A impossibilidade de satisfazer esta última exigência, pelos diversos compromissos assinados pelo Estado com a Comissão Europeia e com o Lone Star, mantém a incerteza quanto ao sentido de voto que o BE terá no Orçamento. O PCP tem dito que todas as possibilidades estão em aberto e as suas negociações com o Governo, por contraste com o BE, têm sido muito discretas.

Matérias relativas à legislação laboral têm sido igualmente um tema difícil das negociações, com o Governo limitado na sua margem de manobra pelo que se perspetiva que venha a ser a supervisão europeia no quadro do Plano de Recuperação e Resiliência. O princípio geral para aceder aos recursos a fundo perdido, que no caso de Portugal podem chegar aos 14 mil milhões de euros, é que os países sigam as recomendações aprovadas em Conselho no âmbito do semestre europeu. E uma das preocupações de Bruxelas incide na dualidade do mercado de trabalho português.
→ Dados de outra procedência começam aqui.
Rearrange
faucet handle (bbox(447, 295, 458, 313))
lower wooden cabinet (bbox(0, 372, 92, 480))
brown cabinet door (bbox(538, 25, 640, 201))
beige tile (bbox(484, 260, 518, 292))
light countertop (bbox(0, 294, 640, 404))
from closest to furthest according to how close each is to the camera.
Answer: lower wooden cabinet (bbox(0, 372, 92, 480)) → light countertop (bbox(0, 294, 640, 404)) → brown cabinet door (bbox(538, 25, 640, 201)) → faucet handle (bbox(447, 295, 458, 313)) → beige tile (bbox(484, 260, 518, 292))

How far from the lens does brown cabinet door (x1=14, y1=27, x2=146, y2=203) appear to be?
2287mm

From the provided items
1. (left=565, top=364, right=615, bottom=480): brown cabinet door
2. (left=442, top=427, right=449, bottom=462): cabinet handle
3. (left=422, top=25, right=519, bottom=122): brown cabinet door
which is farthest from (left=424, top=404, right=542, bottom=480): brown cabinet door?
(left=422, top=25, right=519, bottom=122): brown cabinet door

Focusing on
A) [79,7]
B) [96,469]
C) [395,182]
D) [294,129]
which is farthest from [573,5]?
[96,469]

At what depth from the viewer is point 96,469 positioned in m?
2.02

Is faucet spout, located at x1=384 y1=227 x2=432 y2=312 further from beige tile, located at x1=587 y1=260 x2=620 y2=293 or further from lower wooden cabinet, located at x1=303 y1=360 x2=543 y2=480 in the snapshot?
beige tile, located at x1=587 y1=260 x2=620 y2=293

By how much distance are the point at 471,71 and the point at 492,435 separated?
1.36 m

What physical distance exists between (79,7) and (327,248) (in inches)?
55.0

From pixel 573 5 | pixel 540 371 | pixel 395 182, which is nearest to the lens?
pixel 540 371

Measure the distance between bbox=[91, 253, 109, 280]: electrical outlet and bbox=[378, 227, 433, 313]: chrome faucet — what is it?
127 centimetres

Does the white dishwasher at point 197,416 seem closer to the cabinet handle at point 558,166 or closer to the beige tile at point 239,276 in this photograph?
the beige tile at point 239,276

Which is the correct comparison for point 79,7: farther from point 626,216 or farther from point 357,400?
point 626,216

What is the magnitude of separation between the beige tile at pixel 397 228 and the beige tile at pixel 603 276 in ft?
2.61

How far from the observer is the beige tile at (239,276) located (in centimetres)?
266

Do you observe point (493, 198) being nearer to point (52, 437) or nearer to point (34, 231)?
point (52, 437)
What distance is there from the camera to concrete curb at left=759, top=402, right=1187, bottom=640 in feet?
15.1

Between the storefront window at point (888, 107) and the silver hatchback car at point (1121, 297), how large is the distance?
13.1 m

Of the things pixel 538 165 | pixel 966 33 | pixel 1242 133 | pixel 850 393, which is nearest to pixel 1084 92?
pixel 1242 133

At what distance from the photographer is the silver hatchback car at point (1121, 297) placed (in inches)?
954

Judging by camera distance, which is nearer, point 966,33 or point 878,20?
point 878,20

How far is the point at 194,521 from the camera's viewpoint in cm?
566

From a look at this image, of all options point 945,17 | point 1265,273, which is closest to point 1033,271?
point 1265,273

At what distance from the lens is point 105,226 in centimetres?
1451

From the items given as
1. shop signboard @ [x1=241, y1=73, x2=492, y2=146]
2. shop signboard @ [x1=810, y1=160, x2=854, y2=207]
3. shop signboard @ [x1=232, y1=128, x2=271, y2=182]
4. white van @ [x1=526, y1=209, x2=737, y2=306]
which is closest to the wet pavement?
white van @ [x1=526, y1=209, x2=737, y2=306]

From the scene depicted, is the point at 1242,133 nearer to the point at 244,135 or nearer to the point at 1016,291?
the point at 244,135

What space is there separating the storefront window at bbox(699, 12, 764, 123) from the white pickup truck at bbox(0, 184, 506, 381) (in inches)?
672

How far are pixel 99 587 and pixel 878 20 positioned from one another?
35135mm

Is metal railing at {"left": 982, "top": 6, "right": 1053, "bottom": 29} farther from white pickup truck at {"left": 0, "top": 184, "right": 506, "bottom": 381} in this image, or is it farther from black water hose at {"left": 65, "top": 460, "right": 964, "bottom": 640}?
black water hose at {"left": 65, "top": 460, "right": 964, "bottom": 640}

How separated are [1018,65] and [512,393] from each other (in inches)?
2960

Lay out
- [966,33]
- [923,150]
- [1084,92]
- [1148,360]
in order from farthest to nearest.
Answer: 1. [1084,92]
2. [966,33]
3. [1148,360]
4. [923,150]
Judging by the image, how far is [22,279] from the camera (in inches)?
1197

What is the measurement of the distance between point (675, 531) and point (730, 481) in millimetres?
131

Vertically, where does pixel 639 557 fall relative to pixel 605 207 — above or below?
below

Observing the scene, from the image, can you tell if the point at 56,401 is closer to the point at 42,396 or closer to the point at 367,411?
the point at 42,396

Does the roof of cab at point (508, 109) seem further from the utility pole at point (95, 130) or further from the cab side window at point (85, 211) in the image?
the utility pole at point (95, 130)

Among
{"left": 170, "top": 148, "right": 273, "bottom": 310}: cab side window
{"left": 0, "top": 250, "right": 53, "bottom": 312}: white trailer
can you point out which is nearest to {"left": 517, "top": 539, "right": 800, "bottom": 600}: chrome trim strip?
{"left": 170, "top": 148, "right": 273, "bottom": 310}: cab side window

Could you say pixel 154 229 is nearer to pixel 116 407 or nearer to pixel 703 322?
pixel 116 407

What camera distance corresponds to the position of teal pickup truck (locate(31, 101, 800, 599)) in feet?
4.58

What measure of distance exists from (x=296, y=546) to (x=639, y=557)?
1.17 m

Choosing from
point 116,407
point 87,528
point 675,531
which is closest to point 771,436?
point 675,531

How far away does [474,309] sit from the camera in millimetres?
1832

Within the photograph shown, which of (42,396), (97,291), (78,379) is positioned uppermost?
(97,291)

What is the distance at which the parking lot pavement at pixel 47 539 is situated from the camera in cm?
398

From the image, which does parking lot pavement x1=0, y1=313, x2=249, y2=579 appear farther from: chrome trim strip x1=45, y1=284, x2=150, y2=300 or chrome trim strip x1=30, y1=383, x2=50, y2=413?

A prudência expansionista nas contas públicas é assim uma regra que o Governo tem de seguir também noutras áreas da política económica, com especial relevo para a legislação laboral. E é essa prudência em tempo de crise que dificulta o entendimento entre o PS e os partidos à sua esquerda. Apesar de ser a política recomendada para um país com a situação económica e financeira de Portugal, este está longe de ser o Orçamento ideal para este tipo de crise, todos os protagonistas o percebem, mas é o Orçamento possível, percebe o Governo.